He was instantly aware of all of his senses. The man raised himself up onto his elbows. They were red and itchy in the water.

The room seemed to look different every time he opened his eyes. Water dripped rhythmically through a raggedy hole in the ceiling and he watched his paper float like dead birds across the front room and out through a crack in the mortar and into the new world.
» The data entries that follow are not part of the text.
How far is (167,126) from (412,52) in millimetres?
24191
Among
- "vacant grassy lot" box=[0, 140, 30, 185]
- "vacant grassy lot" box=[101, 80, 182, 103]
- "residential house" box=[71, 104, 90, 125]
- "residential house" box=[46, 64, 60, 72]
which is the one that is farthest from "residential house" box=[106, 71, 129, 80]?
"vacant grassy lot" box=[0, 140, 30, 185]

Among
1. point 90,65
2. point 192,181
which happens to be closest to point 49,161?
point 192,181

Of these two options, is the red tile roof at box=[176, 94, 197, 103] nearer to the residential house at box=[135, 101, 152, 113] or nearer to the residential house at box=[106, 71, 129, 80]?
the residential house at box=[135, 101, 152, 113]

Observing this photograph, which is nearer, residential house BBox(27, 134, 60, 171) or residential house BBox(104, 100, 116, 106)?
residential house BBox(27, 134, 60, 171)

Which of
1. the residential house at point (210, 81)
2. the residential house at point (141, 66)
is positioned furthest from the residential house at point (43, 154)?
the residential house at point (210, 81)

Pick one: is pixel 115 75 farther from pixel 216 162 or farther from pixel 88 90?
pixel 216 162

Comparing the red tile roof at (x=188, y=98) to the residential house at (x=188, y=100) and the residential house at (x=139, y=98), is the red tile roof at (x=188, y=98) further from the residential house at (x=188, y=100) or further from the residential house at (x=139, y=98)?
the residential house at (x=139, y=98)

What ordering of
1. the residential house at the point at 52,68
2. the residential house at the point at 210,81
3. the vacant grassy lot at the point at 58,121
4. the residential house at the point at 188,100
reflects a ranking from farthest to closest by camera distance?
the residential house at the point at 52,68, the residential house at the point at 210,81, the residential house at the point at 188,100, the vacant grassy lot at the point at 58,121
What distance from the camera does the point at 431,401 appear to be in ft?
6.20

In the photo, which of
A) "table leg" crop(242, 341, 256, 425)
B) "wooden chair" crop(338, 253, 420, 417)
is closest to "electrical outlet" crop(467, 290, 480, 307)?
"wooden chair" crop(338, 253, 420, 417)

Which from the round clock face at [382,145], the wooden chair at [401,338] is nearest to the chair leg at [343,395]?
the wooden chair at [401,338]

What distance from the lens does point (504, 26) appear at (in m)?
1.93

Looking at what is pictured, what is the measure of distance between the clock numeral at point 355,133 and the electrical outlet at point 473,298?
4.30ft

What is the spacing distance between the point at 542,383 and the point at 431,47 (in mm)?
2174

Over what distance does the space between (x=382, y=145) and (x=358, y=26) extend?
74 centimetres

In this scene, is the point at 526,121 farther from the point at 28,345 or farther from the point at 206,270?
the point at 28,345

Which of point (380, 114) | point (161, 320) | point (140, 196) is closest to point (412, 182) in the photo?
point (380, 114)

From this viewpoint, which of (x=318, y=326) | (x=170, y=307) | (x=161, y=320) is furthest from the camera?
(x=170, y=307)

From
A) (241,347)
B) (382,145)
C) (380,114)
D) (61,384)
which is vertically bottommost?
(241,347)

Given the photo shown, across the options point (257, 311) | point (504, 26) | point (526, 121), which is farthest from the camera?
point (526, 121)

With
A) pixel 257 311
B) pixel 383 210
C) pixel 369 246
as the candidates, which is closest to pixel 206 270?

He pushed his way to his feet and made his way down the stairs to the lower bedrooms to check the damage. The water was deep when he reached the bottom. The walls were bare by now, all the framed family pictures saved from any damage by the floods, allowing the rotten wallpaper to stain and peel. The water had risen by a foot, but from experience he knew it would subside through fissures in the cheap wooden skirting and leave an inch or so to sit permanently over the carpets. There was nothing he could do now.

This was still his home.

The man made his way back to the upper floor and into the kitchen. Nothing had changed. The floor was still all patched with mould and the cabinets were still rotting quietly away. His rope ladder was still hanging down from the hole in the ceiling, a little twisted, and the oven and sinks were still desert red and rusted.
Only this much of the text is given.